Of course, when you're compiling the Linux kernel, you are compiling the platform itself, so internally it can certainly sort things in a way that an ordinary C program probably couldn't.
But still, I can't recall C++ violating the type system / allocation sanity this badly since vector<bool> was originally defined as a specialization that didn't actually meet the vector<> container class conceptual requirements, or maybe some early, misguided implementations of smart pointers (who precise misfeatures I've now blissfully forgotten).
Huh? There is nothing unsafe with VLA. They also tend to *reduce* stack usage, as the alternative are oversized fixed size arrays on the stack. If you care about the dynamic sized stack, then you also can't have functions calls in a conditional path.
It's not undefined. It's portable.
Those who do not learn from commit history are doomed to regress it.
Used sanely Java isn't terrible. Even with realtime stuff - I had no problems. Just don't create objects in the critical path. Given the choice, I wouldn't choose to write the lowest levels of a kernel in Java (or C++) though.
The merit of variable length C99 arrays is a good question. My conservative side says just allocate fixed sized stuff for the smaller cases and for the others malloc and deal with it. If pointers to lists of structs scare you, C ain't for you. But FFS it's 2018 - Is it too much to ask for a C compiler with enough brains to handle VLA's well? I guess so!
I'd love to see some microbenchmarks of VLA's vs doing it the old way.

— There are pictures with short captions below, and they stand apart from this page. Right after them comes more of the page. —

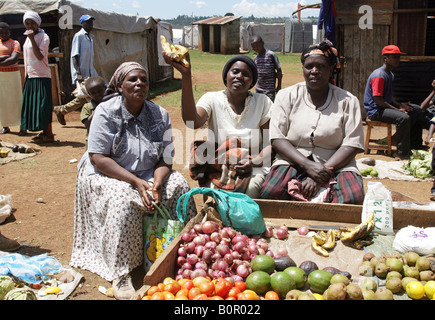 Kenyan refugees at their vegetables stand in the refugee camp BURNT FOREST, Rift Valley - Stock Photo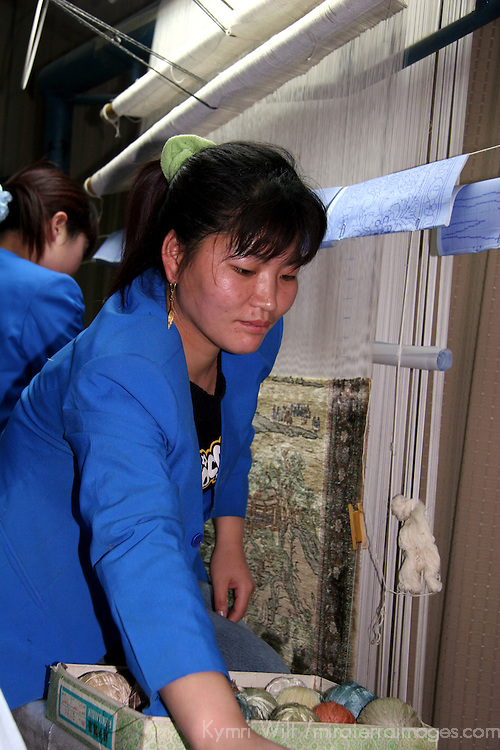 Asia, China, Beijing. Chinese silk carpet weaver.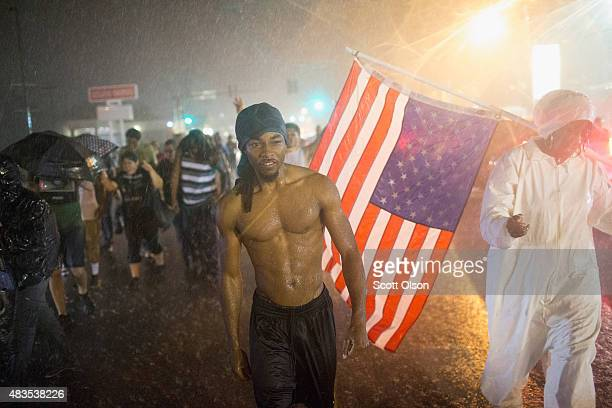 Demonstrators marking the oneyear anniversary of the shooting of Michael Brown march along West Florrisant Street in the driving rain on August 9...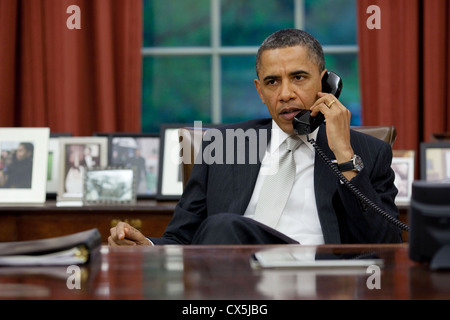 US President Barack Obama talks on the phone April 28, 2011 with Homeland Security Secretary Janet Napolitano and - Stock Photo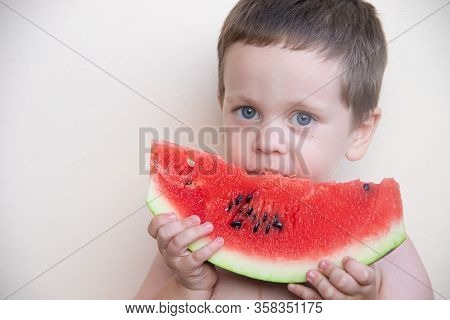 Portrait Of A Boy With A Watermelon . A Happy Child Eats A Watermelon. Summer. A Boy Against A Solid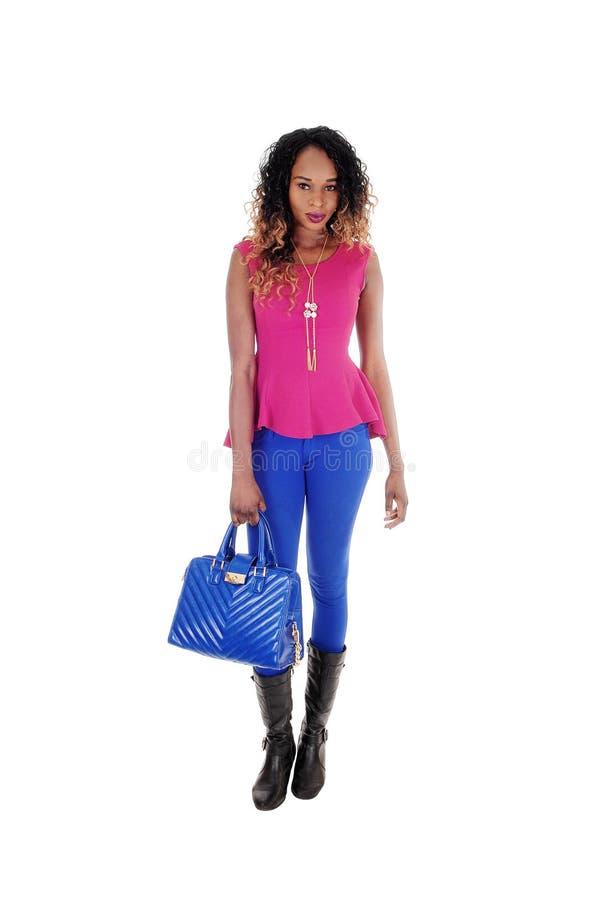 Όμορφη γυναίκα που στέκεται με το μπλε πορτοφόλι στοκ εικόνα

Contiguous memory is the correct solution, yes. But nothing stops you having an index that tells you where the base is for a given offset. That lets you have a discontinuous set of arrays where each one is accessed as a contiguous array.
Examples: Memory pages in Linux.
If you go onto a different page, you have a different base address. But each page is contiguous. It works, we know it works, and except on crossing boundaries, it's t h e fastest method as you point out.
It's a small world and it smells funny; I'd buy another if it wasn't for the money; Take back what I paid (SoM)
Remember what the doctor said!
The flexible array member of a struct is not the same as a variable length array.
All I want is a secure system where it's easy to do anything I want. Is that too much to ask ~~ Randall Munroe
They reduce average stack size. They don't reduce the worst case stack size, which is what you care about.
It's almost as if you don't know that std::vector can use a custom memory allocator, eg alloca().
No sig today...
The biggest snag is the tendency of getting bloated code from developoers not aware of what C++ does behind the scenes.
Doesn't the Linux kernel have a whole army of people approving code changes? They could be aware of what C++ does behind the scenes even if the developers aren't.
(But seriously: Do you think a Linux core developer is incapable of using C++ properly or knowing what it does behind the scenes?)
No sig today...
They can reduce max stack size in come cases. E.g. if you split one array into two smaller arrays but you don't know how big the smaller arrays are. In any case, they never increase stack size when compared to static arrays on the stack.
What the hell is APK? You're not talking about android app packages, right?
I was referring to kernel and OS work in general, not Linux specifically.
That was clearly intentional and meant as a joke, since everyone says "PIN number" all the time instead of just "PIN".
It's a case of RAS syndrome (or is it RIS syndrome?)
It's almost as if you don't know that alloca isn't safe. Especially with vector, resizing is very dodgy with alloca. You may as well just use a std::array.
Those who do not learn from commit history are doomed to regress it.